Would you copy the records exactly, leaving the pictures out?
━━━━━ Dataset extract
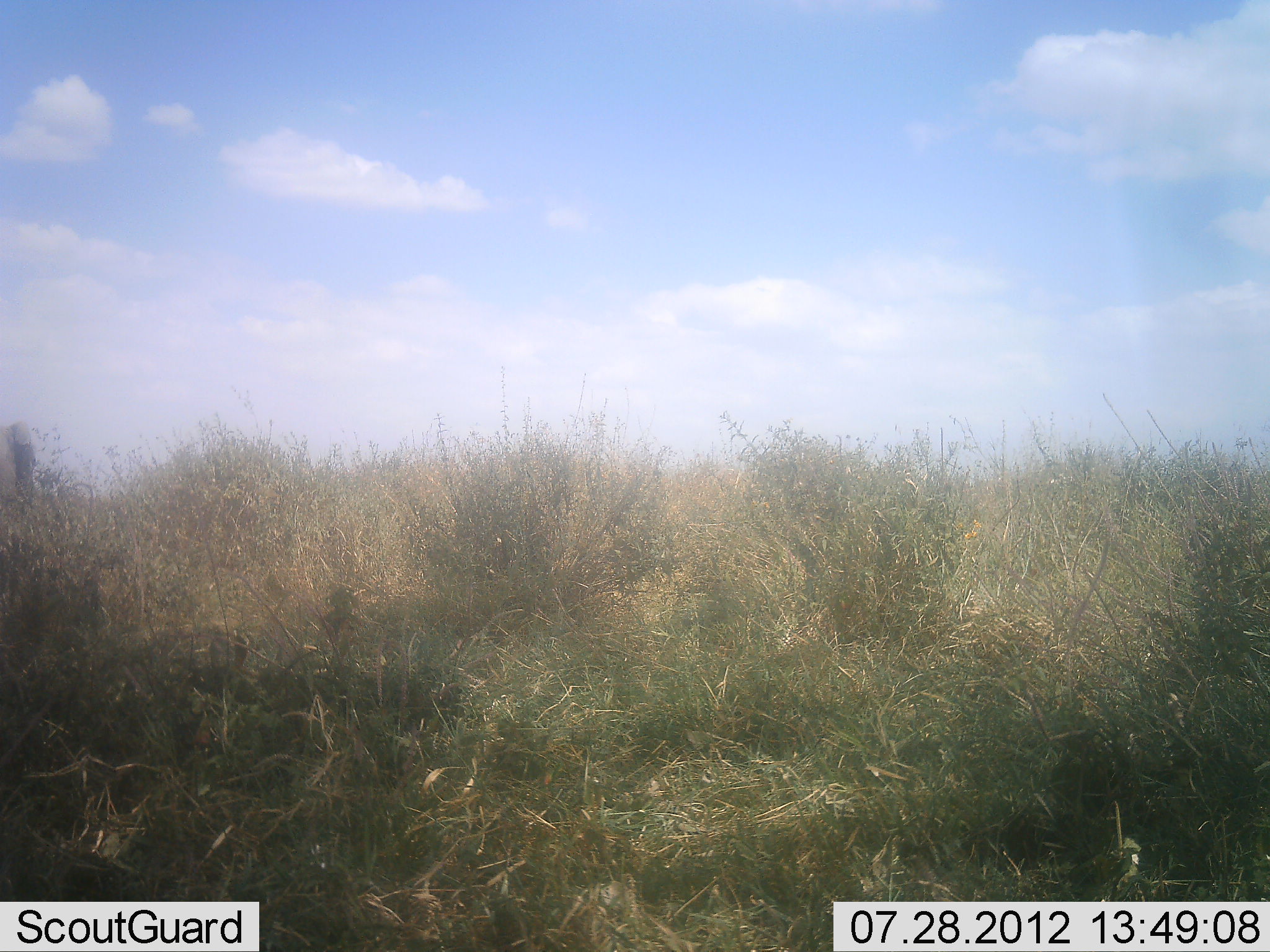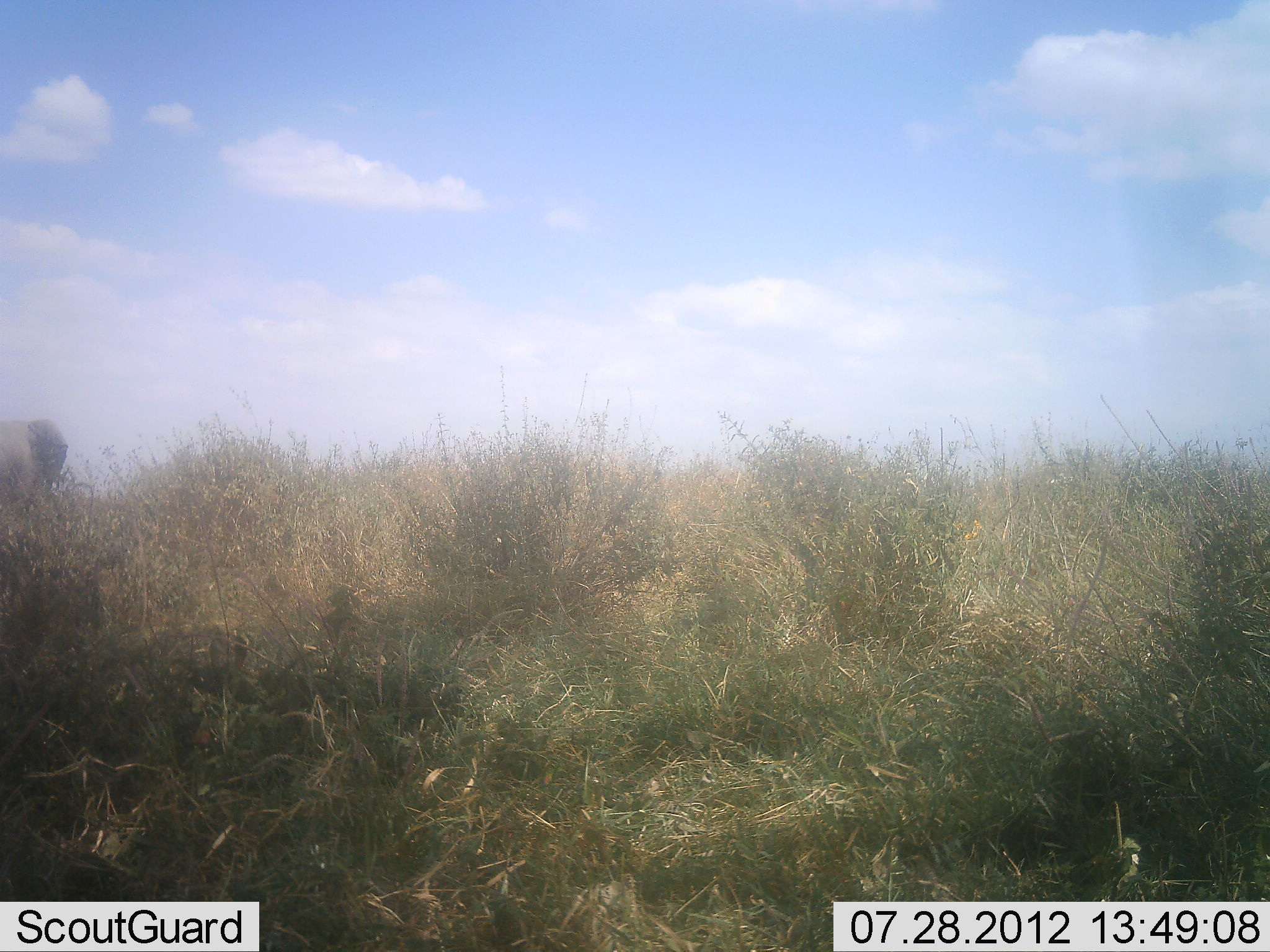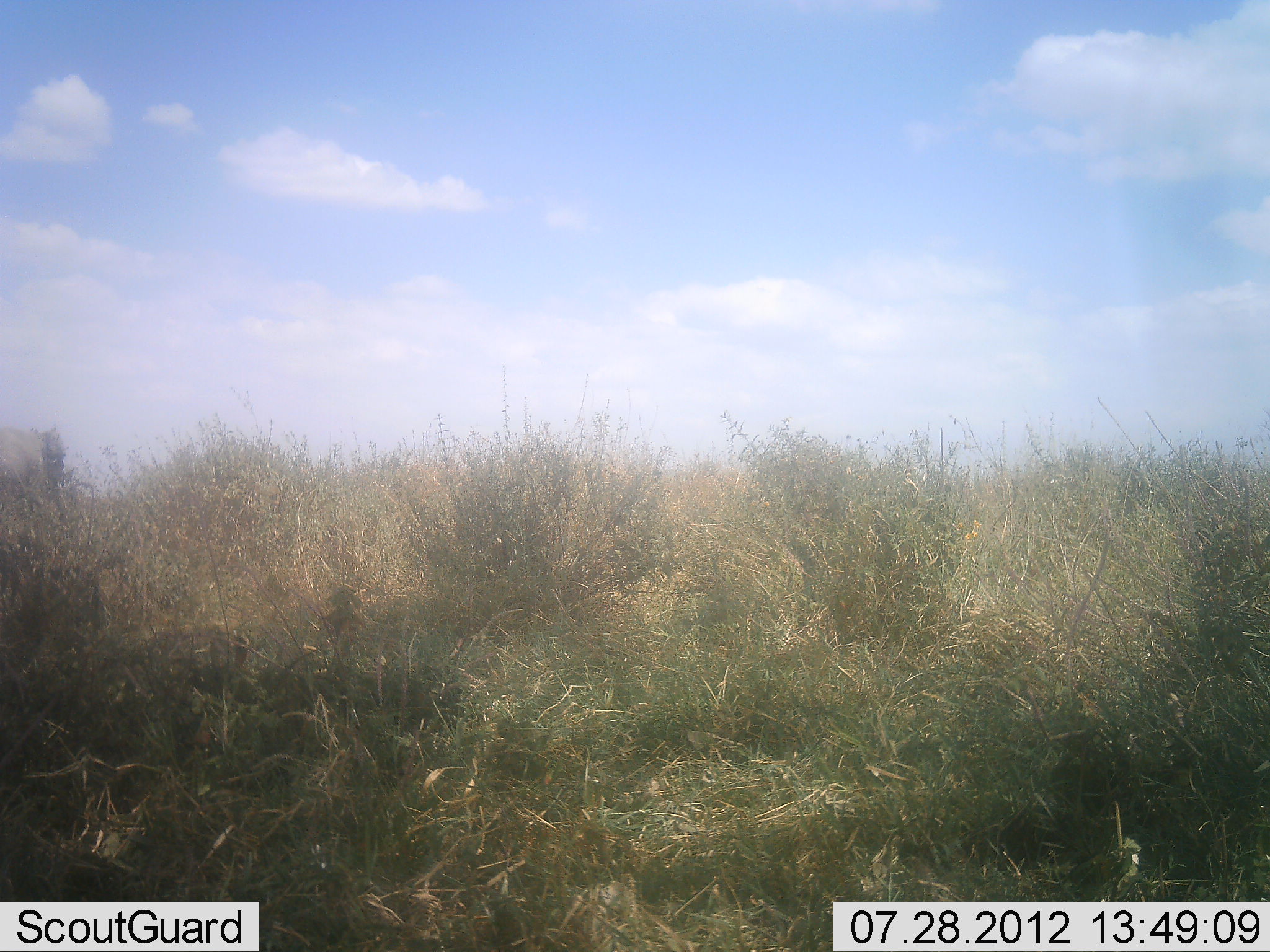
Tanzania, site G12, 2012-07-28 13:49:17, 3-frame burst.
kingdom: Animalia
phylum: Chordata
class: Mammalia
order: Proboscidea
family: Elephantidae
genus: Loxodonta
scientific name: Loxodonta africana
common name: african bush elephant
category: elephant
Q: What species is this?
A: Elephant (african bush elephant) (Loxodonta africana).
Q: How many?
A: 1.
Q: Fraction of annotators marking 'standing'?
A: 30%.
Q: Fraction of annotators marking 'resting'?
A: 0%.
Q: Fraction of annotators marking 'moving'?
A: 60%.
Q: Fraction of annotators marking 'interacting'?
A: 0%.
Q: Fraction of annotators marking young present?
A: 0%.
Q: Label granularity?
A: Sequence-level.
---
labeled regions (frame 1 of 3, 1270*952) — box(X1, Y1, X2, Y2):
animal: box(2, 423, 36, 505)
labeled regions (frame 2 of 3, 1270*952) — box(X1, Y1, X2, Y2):
animal: box(2, 416, 67, 521)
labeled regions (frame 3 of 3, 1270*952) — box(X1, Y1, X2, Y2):
animal: box(2, 416, 67, 521)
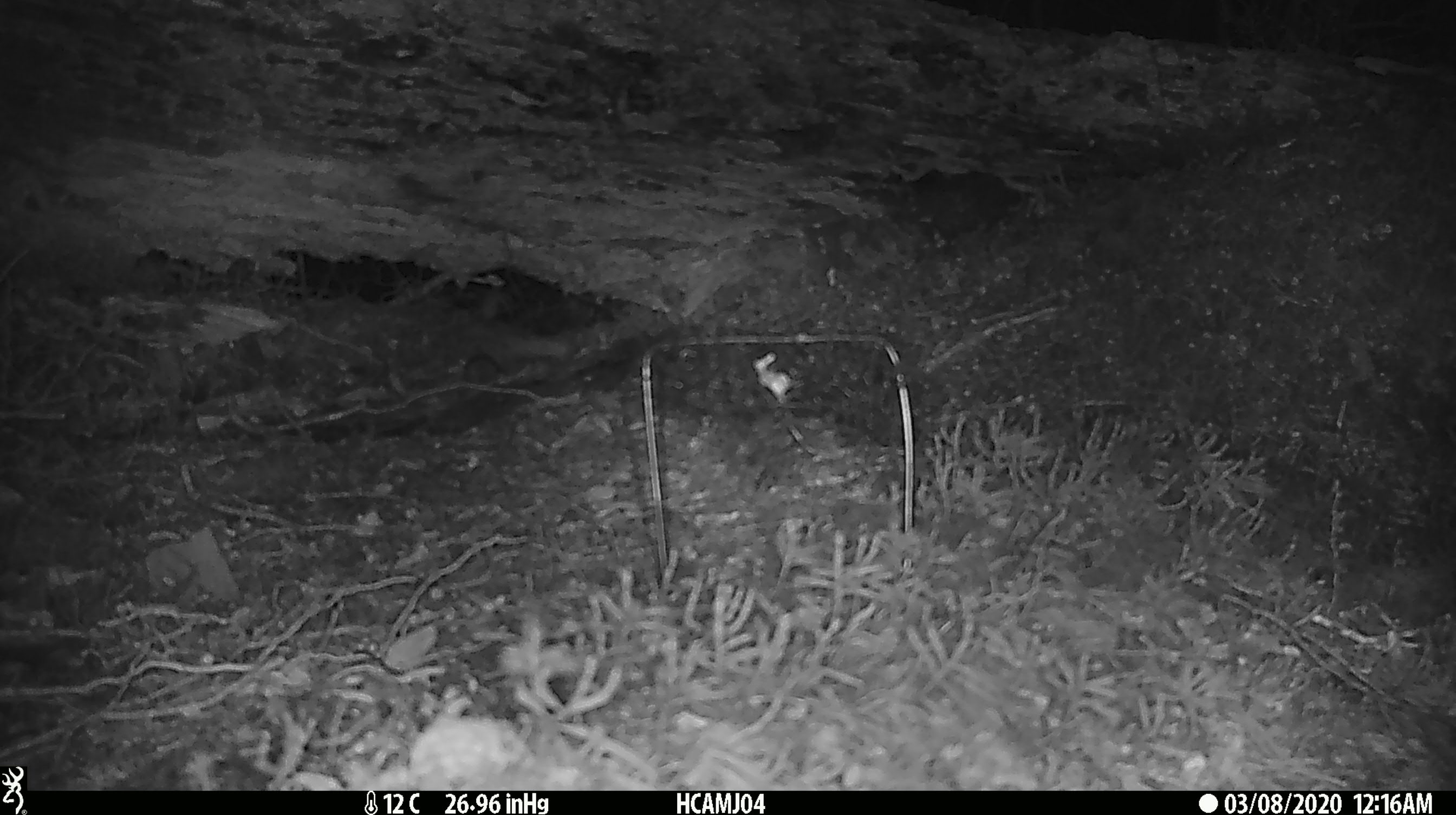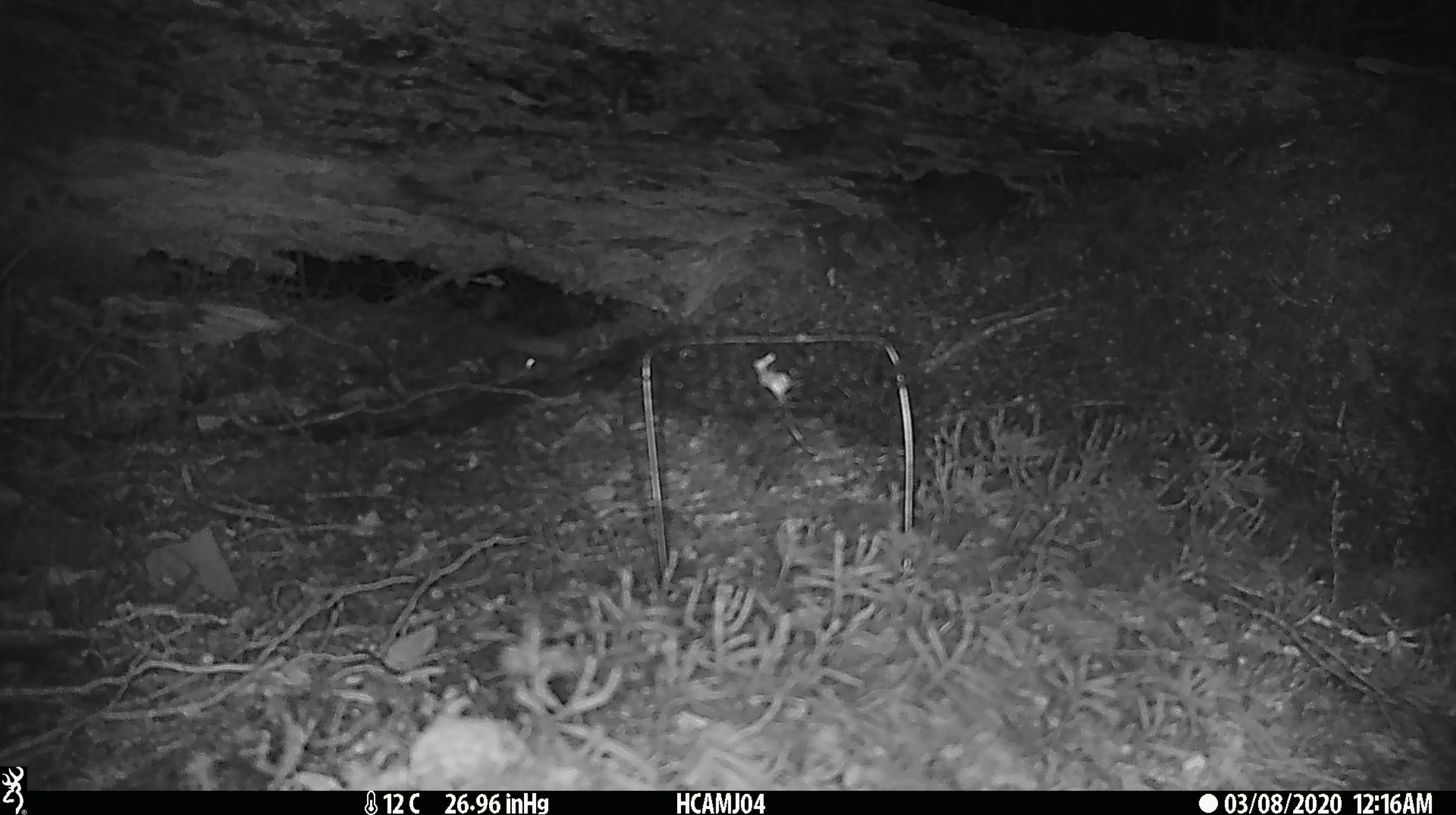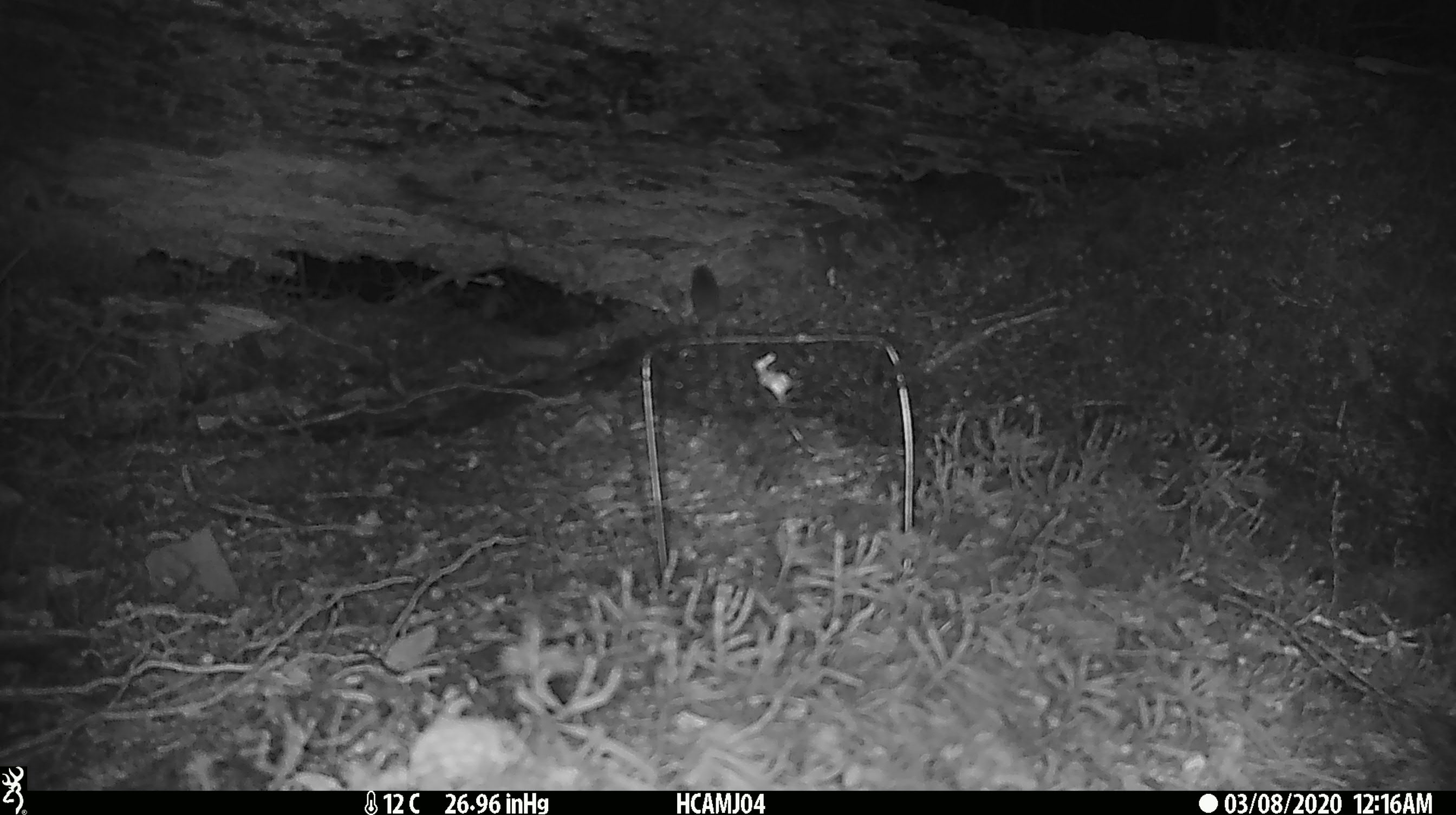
━━━━━━━━━━
▸ **Answer section**
Tanzania, site G12, 2012-07-28 13:49:17, 3-frame burst.
kingdom: Animalia
phylum: Chordata
class: Mammalia
order: Proboscidea
family: Elephantidae
genus: Loxodonta
scientific name: Loxodonta africana
common name: african bush elephant
category: elephant
Q: What species is this?
A: Elephant (african bush elephant) (Loxodonta africana).
Q: How many?
A: 1.
Q: Fraction of annotators marking 'standing'?
A: 30%.
Q: Fraction of annotators marking 'resting'?
A: 0%.
Q: Fraction of annotators marking 'moving'?
A: 60%.
Q: Fraction of annotators marking 'interacting'?
A: 0%.
Q: Fraction of annotators marking young present?
A: 0%.
Q: Label granularity?
A: Sequence-level.
---
labeled regions (frame 1 of 3, 1270*952) — box(X1, Y1, X2, Y2):
animal: box(2, 423, 36, 505)
labeled regions (frame 2 of 3, 1270*952) — box(X1, Y1, X2, Y2):
animal: box(2, 416, 67, 521)
labeled regions (frame 3 of 3, 1270*952) — box(X1, Y1, X2, Y2):
animal: box(2, 416, 67, 521)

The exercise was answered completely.